Data listing

______________________________

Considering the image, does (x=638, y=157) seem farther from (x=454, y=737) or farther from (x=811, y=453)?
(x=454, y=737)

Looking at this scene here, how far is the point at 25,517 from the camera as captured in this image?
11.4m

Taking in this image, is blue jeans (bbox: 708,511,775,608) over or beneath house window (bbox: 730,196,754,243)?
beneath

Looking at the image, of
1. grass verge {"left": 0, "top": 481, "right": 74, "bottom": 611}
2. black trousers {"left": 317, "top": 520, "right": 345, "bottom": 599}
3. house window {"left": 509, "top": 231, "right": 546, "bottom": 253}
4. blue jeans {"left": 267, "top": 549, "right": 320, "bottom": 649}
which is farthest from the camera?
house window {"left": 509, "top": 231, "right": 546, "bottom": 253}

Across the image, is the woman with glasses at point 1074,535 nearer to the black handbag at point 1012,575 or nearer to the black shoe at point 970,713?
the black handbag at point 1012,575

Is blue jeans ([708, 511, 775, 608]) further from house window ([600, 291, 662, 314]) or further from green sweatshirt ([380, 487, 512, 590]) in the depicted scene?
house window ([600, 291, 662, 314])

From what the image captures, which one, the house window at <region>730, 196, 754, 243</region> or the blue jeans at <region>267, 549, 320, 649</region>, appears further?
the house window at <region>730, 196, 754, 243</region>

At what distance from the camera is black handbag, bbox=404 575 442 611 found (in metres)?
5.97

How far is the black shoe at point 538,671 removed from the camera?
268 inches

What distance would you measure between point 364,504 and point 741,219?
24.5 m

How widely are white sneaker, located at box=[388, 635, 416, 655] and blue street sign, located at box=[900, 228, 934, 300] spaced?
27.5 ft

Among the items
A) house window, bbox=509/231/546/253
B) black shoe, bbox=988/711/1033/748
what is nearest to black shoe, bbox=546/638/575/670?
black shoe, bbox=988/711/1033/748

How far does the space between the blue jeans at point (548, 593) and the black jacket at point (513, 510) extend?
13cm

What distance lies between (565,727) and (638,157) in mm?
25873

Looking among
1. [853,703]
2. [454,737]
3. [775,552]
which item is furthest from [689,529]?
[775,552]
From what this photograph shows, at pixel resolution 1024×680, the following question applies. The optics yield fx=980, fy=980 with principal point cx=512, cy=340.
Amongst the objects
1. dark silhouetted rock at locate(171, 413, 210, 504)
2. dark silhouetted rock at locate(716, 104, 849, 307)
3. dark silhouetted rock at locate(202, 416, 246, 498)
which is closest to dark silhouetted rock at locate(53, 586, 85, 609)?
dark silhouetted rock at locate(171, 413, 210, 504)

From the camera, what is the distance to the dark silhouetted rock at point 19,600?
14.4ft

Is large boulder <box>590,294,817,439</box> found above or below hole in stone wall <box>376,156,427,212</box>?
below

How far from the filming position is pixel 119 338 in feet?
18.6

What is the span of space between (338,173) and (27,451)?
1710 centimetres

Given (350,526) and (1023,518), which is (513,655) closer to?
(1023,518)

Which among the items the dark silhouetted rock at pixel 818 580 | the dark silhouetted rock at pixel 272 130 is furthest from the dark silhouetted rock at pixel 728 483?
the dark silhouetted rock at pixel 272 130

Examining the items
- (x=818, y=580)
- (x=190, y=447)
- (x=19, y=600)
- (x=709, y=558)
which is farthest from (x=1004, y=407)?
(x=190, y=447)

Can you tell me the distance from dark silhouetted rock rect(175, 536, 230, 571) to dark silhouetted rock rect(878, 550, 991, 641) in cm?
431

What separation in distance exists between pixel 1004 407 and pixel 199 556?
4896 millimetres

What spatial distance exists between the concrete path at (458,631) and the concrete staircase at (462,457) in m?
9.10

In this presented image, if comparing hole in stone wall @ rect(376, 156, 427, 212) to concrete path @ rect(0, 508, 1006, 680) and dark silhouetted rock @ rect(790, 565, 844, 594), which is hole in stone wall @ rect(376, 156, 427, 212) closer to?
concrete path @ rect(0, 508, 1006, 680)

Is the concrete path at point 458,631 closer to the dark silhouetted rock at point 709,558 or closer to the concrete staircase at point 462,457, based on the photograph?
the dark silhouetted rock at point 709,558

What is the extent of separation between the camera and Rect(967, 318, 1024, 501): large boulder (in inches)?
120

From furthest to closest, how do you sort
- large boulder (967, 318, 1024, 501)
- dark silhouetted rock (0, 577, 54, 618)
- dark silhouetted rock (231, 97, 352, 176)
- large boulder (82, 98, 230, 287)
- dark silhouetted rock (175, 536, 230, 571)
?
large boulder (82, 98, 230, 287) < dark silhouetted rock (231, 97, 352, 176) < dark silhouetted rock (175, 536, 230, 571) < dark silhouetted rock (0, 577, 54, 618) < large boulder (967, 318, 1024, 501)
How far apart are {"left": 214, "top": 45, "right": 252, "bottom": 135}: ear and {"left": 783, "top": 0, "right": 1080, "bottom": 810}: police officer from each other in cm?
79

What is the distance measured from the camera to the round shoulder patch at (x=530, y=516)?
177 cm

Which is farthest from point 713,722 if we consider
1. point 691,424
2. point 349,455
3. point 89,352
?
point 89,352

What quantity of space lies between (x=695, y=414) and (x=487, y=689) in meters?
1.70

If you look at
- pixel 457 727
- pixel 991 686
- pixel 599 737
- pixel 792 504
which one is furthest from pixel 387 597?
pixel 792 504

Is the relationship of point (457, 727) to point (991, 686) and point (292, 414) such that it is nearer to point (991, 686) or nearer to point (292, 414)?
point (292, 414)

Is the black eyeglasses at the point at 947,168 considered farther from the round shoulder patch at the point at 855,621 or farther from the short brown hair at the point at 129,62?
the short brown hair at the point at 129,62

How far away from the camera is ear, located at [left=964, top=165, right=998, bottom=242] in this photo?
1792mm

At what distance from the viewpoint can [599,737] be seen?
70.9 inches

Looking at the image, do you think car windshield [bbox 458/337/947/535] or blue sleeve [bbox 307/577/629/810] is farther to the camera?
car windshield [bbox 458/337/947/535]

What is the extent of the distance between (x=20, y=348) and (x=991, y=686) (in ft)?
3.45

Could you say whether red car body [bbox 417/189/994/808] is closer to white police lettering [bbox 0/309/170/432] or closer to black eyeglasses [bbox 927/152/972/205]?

______________________________

Write out the entries in full, exactly as given.

#### Result of this exercise
Considering the image, does (x=638, y=157) seem farther from (x=454, y=737) or farther from (x=811, y=453)?
(x=454, y=737)

Looking at this scene here, how far is the point at 25,517 from the camera as captured in this image?
11.4m

Taking in this image, is blue jeans (bbox: 708,511,775,608) over or beneath house window (bbox: 730,196,754,243)?
beneath

Looking at the image, of
1. grass verge {"left": 0, "top": 481, "right": 74, "bottom": 611}
2. black trousers {"left": 317, "top": 520, "right": 345, "bottom": 599}
3. house window {"left": 509, "top": 231, "right": 546, "bottom": 253}
4. blue jeans {"left": 267, "top": 549, "right": 320, "bottom": 649}
which is farthest from the camera?
house window {"left": 509, "top": 231, "right": 546, "bottom": 253}

Across the image, is the woman with glasses at point 1074,535 nearer to the black handbag at point 1012,575 or nearer to the black shoe at point 970,713?
the black handbag at point 1012,575

Is blue jeans ([708, 511, 775, 608]) further from house window ([600, 291, 662, 314]) or further from green sweatshirt ([380, 487, 512, 590]) in the depicted scene?
house window ([600, 291, 662, 314])

From what the image captures, which one, the house window at <region>730, 196, 754, 243</region> or the blue jeans at <region>267, 549, 320, 649</region>, appears further?
the house window at <region>730, 196, 754, 243</region>

At what distance from the camera is black handbag, bbox=404 575 442 611 found (in metres)?
5.97

How far is the black shoe at point 538,671 removed from the camera?
268 inches

What distance would you measure between point 364,504 and point 741,219?
24.5 m

How widely are white sneaker, located at box=[388, 635, 416, 655] and blue street sign, located at box=[900, 228, 934, 300] spaced?
27.5 ft

Among the items
A) house window, bbox=509/231/546/253
B) black shoe, bbox=988/711/1033/748
what is nearest to black shoe, bbox=546/638/575/670?
black shoe, bbox=988/711/1033/748

How far does the space between the blue jeans at point (548, 593) and the black jacket at point (513, 510) extend?
13cm

What distance lies between (565,727) and (638,157) in mm?
25873

Looking among
1. [853,703]
2. [454,737]
3. [775,552]
which item is furthest from [689,529]?
[775,552]
From what this photograph shows, at pixel resolution 1024×680, the following question applies. The optics yield fx=980, fy=980 with principal point cx=512, cy=340.
Amongst the objects
1. dark silhouetted rock at locate(171, 413, 210, 504)
2. dark silhouetted rock at locate(716, 104, 849, 307)
3. dark silhouetted rock at locate(202, 416, 246, 498)
which is closest to dark silhouetted rock at locate(53, 586, 85, 609)?
dark silhouetted rock at locate(171, 413, 210, 504)

From the camera, what is the distance to the dark silhouetted rock at point 19,600?
14.4ft

Is large boulder <box>590,294,817,439</box> found above or below hole in stone wall <box>376,156,427,212</box>?
below

How far from the filming position is pixel 119 338 in feet?
18.6

What is the span of space between (338,173) and (27,451)?
1710 centimetres

Given (350,526) and (1023,518), which is (513,655) closer to?
(1023,518)

Which among the items the dark silhouetted rock at pixel 818 580 | the dark silhouetted rock at pixel 272 130 is furthest from the dark silhouetted rock at pixel 728 483?
the dark silhouetted rock at pixel 272 130

Examining the items
- (x=818, y=580)
- (x=190, y=447)
- (x=19, y=600)
- (x=709, y=558)
which is farthest from (x=1004, y=407)?
(x=190, y=447)

Can you tell me the distance from dark silhouetted rock rect(175, 536, 230, 571) to dark silhouetted rock rect(878, 550, 991, 641) in cm?
431

What separation in distance exists between pixel 1004 407 and pixel 199 556?
4896 millimetres

What spatial distance exists between the concrete path at (458,631) and the concrete staircase at (462,457) in m?
9.10

In this presented image, if comparing hole in stone wall @ rect(376, 156, 427, 212) to concrete path @ rect(0, 508, 1006, 680) and dark silhouetted rock @ rect(790, 565, 844, 594), which is hole in stone wall @ rect(376, 156, 427, 212) closer to?
concrete path @ rect(0, 508, 1006, 680)

Is the concrete path at point 458,631 closer to the dark silhouetted rock at point 709,558 or closer to the concrete staircase at point 462,457, based on the photograph?
the dark silhouetted rock at point 709,558

What is the extent of separation between the camera and Rect(967, 318, 1024, 501): large boulder (in inches)?
120

From furthest to closest, how do you sort
- large boulder (967, 318, 1024, 501)
- dark silhouetted rock (0, 577, 54, 618)
- dark silhouetted rock (231, 97, 352, 176)
- large boulder (82, 98, 230, 287)
- dark silhouetted rock (175, 536, 230, 571)
?
large boulder (82, 98, 230, 287) < dark silhouetted rock (231, 97, 352, 176) < dark silhouetted rock (175, 536, 230, 571) < dark silhouetted rock (0, 577, 54, 618) < large boulder (967, 318, 1024, 501)
How far apart are {"left": 214, "top": 45, "right": 252, "bottom": 135}: ear and {"left": 783, "top": 0, "right": 1080, "bottom": 810}: police officer from each other in cm?
79

What is the distance measured from the camera to the round shoulder patch at (x=530, y=516)?
177 cm

Which is farthest from point 713,722 if we consider
1. point 691,424
2. point 349,455
3. point 89,352
?
point 89,352

What quantity of space lies between (x=695, y=414) and (x=487, y=689) in meters?
1.70

If you look at
- pixel 457 727
- pixel 991 686
- pixel 599 737
- pixel 792 504
which one is furthest from pixel 387 597?
pixel 792 504

Is the relationship of point (457, 727) to point (991, 686) and point (292, 414) such that it is nearer to point (991, 686) or nearer to point (292, 414)?
point (292, 414)

Is the black eyeglasses at the point at 947,168 considered farther from the round shoulder patch at the point at 855,621 or farther from the short brown hair at the point at 129,62?
the short brown hair at the point at 129,62

How far away from the camera is ear, located at [left=964, top=165, right=998, bottom=242] in this photo?
1792mm

At what distance from the viewpoint can [599,737] be seen?
70.9 inches

Looking at the image, do you think car windshield [bbox 458/337/947/535] or blue sleeve [bbox 307/577/629/810] is farther to the camera?
car windshield [bbox 458/337/947/535]

What is the extent of the distance between (x=20, y=348) and (x=991, y=686) (in ft)?
3.45

Could you say whether red car body [bbox 417/189/994/808] is closer to white police lettering [bbox 0/309/170/432] or closer to black eyeglasses [bbox 927/152/972/205]?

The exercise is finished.